SELECTED TEXT

Ady did not delude himself. He knew that in a situation of danger when the destiny of the Hungarian people would be at stake, his feelings – that is, his patriotism – would get the upper hand over his rational arguments: “This patriotism, however, is still dormant in me. As certain as it is that I have wiped out of myself any traces of racial hatred, so that besides Oszkár Jászi there are not many who are more tenderly and benevolently disposed towards the national minorities in Hungary than me, so certain it is that patriotism would awake in me in desperate straits and occasions. I am afraid it is not impossible that this desperate situation and occasion will fall upon us more unexpectedly than we would think it.” His fears proved to be a dreadful prophecy. Nine months later the First World War broke out, and everything happened as he had foreseen it. His bourgeois radical friends were led by their reason and kept fighting for general human rights, sometimes even for utopistic aims, while the former enemies of the poet, the men of the aristocratic Hungary whose main representative for Ady was Prime Minister Count István Tisza, behaved as patriots and defended the Hungarian people in the years of the war. Ady’s obscure allusion – “But then I also will have to admit that a Hungarian count of aulic descendance who in the last year would have had every restless Hungarian killed, does not defend his own private dominion but the Hungarian people. It is probable that there will be not many persons like this, but some there will be for sure. But then how could I fight shoulder to shoulder with such people who after the danger will again become as they had been?” – in fact refers to István Tisza. “In the last year”, that is, in June 1912 it was him to oppress with force the obstructing parlamentary opposition.

STORED DATA

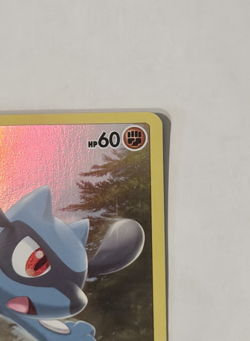 Riolu GG26/GG70 SWSH: Crown Zenith: Galarian Gallery Holo Pokemon Card NM - Image 5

TASK OBJECTIVE
Please carry on the passage about Ady's patriotism and István Tisza, picking up after its last sentence.

ANSWER TO THIS PROBLEM
Ady opposed to the war from the very beginning, as he knew that Hungary can only lose with the war. István Tisza, the hated enemy of Ady thought and acted in the same spirit, committing everything to prevent the war. 12 Tisza, however, regarded it to be below his station to openly boasting with his pacifism that he represented behind the political scenes, and endured with patience as the press was reviling him as a war demagogue. The historian Gyula Szekfű treats in one chapter of his famous Three Generations the destiny of the two enemies Ady and Tisza. Complete books were written on their relationship that is impossible to outline in a few lines. It is not widely known that in spite of their mutual hatred they occasionally had the feelings of solidarity of a Hungarian with the other Hungarian towards each other. In November 1910 in an aristocratic company Tisza declared that “Ady and the [literary journal] Nyugat are louses on the tree of Hungary”, 13 while Ady usually apostrophed Tisza as “the wild fool of Geszt”. Nevertheless, he burst into tears when he heard about the murder of Tisza. (Ady even earlier had some kind of sympathy with Tisza as an illustrious representative of the Hungarian people. In his sarcastic article of 1908 in the Budapesti Napló he also wrote: “Even if we do not love Tisza, we cannot think of him without our Hungarian blood being heated up. How peculiar, how faulty, how harmful, how obstinate, how strong, how beautiful, how Hungarian this man is!” 14 )

These two representatives of the Hungarian idea fell more or less at the same time, and history stepped over them.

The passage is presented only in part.